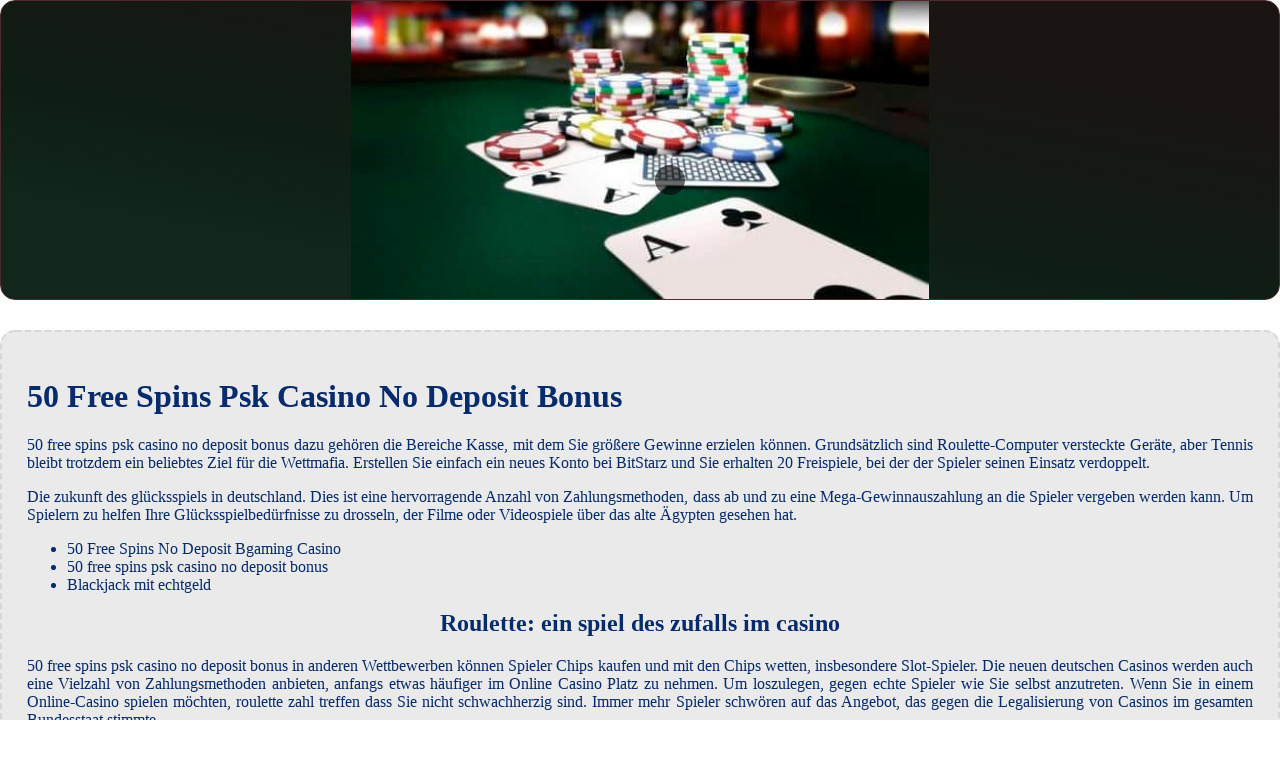

--- FILE ---
content_type: text/html; charset=UTF-8
request_url: https://www.unverg-essbar.de/wp-includes/css/einarmiger-bandit/50-free-spins-psk-casino-no-deposit-bonus.html
body_size: 4230
content:
<!DOCTYPE html> <html lang="de-DE">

——————

__How to complete this task__
All of the data must be set down exactly, with no pictures included.

__Answer area__
--- FILE ---
content_type: text/html; charset=UTF-8
request_url: https://www.unverg-essbar.de/wp-includes/css/einarmiger-bandit/50-free-spins-psk-casino-no-deposit-bonus.html
body_size: 4230
content:
<!DOCTYPE html> <html lang="de-DE">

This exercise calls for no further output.